PICTURE PAINTED OF MASTER MANIPULATOR

She describes her former superior as an expert and merciless manipulator. “You start playing people off one another. Somebody’s your absolute favorite, you hold them up, you break the rules so they can have more funding, you appoint them to different things,” Benjamin says. “He’s very strategic and political, and he knows who the power holders are and how to give them things that will keep them happy and quiet. He’s a master at . . . keeping the natives happy – just keep them well fed and they won’t say anything.”

Underlings differ with Saloner at their peril, she says. “He cuts you down in front of other people if you disagree with him, so people become less and less likely to disagree.”

All it takes is one or two disagreements – perhaps as mild as saying, “I don’t think this is the best idea” – and a staffer falls out of the dean’s graces, she says. “You lose your funding. You’re pushed out of positions. He talks about you to others in a very negative way. It was like being in a boys’ locker room – rolling of the eyes, little jokes, it was just embarrassing.”

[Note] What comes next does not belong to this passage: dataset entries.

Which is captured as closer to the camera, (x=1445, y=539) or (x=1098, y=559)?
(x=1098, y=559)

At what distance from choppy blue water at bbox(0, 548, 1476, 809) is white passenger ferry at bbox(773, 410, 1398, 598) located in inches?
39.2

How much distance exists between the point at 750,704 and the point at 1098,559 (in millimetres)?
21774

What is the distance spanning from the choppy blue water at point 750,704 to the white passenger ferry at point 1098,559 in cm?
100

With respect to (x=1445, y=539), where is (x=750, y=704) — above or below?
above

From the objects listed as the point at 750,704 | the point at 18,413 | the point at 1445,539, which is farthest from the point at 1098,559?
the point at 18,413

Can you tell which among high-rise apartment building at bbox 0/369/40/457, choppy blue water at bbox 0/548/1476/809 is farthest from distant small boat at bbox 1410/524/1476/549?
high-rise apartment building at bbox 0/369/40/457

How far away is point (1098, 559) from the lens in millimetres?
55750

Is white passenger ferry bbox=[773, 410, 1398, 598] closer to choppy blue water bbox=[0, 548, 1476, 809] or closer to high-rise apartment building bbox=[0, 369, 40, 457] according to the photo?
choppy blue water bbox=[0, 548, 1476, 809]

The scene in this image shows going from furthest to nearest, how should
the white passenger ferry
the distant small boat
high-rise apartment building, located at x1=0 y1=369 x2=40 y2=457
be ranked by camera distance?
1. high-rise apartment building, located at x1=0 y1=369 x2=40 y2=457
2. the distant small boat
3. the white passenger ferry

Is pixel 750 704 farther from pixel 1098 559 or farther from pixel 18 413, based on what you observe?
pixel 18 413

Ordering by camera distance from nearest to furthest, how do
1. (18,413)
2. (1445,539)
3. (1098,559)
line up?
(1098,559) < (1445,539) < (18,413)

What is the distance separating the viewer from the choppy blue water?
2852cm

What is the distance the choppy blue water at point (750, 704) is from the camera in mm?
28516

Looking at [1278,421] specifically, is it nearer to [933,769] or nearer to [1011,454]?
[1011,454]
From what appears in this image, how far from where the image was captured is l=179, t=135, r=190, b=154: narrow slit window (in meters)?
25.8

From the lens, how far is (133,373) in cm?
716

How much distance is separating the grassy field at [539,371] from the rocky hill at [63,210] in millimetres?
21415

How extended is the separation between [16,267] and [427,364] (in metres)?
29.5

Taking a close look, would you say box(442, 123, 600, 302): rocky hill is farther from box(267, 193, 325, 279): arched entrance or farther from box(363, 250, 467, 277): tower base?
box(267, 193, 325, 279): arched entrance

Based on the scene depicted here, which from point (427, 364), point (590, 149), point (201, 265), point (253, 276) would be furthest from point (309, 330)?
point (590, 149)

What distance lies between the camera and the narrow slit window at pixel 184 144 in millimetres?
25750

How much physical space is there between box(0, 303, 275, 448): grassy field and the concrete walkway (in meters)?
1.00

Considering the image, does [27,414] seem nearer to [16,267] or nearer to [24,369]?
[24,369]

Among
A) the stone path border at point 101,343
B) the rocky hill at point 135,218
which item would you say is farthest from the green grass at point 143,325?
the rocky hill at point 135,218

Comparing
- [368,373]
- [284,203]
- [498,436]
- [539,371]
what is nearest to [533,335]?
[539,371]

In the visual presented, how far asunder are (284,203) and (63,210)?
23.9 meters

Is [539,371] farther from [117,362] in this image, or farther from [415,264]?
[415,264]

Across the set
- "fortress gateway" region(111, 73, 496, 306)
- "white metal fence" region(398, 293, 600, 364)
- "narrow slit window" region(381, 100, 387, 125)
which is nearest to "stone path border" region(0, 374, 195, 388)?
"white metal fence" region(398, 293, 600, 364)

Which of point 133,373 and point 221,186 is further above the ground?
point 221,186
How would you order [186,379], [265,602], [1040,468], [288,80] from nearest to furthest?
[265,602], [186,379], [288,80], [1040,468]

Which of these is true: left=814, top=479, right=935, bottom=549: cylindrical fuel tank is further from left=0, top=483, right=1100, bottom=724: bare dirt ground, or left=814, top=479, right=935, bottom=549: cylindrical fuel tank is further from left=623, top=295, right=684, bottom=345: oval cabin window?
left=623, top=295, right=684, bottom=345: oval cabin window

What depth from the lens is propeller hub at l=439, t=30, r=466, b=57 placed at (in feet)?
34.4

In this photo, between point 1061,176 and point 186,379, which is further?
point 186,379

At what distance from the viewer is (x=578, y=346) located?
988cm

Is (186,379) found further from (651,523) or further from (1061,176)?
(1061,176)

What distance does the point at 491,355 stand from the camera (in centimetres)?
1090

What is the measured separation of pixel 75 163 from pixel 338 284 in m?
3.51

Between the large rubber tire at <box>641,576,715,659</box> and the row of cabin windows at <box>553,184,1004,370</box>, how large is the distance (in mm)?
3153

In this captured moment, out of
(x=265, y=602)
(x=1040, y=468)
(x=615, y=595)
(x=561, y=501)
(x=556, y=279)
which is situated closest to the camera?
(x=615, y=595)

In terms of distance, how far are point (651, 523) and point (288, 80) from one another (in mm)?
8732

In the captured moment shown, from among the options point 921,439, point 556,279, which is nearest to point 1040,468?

Even faculty were not immune, Benjamin claims. Those perceived as on-side with Saloner were showered with funding, and given light teaching loads and other perks, setting an example that those who went along with the dean would reap rewards. Faculty who pushed back on anything “became marginalized very, very quickly,” Benjamin says. “He’d remove an appointment. He wouldn’t give them the time of day. Once you’re tenured there’s nothing that really matters more than status. Saloner knows how to play the status card and he plays the game ruthlessly.”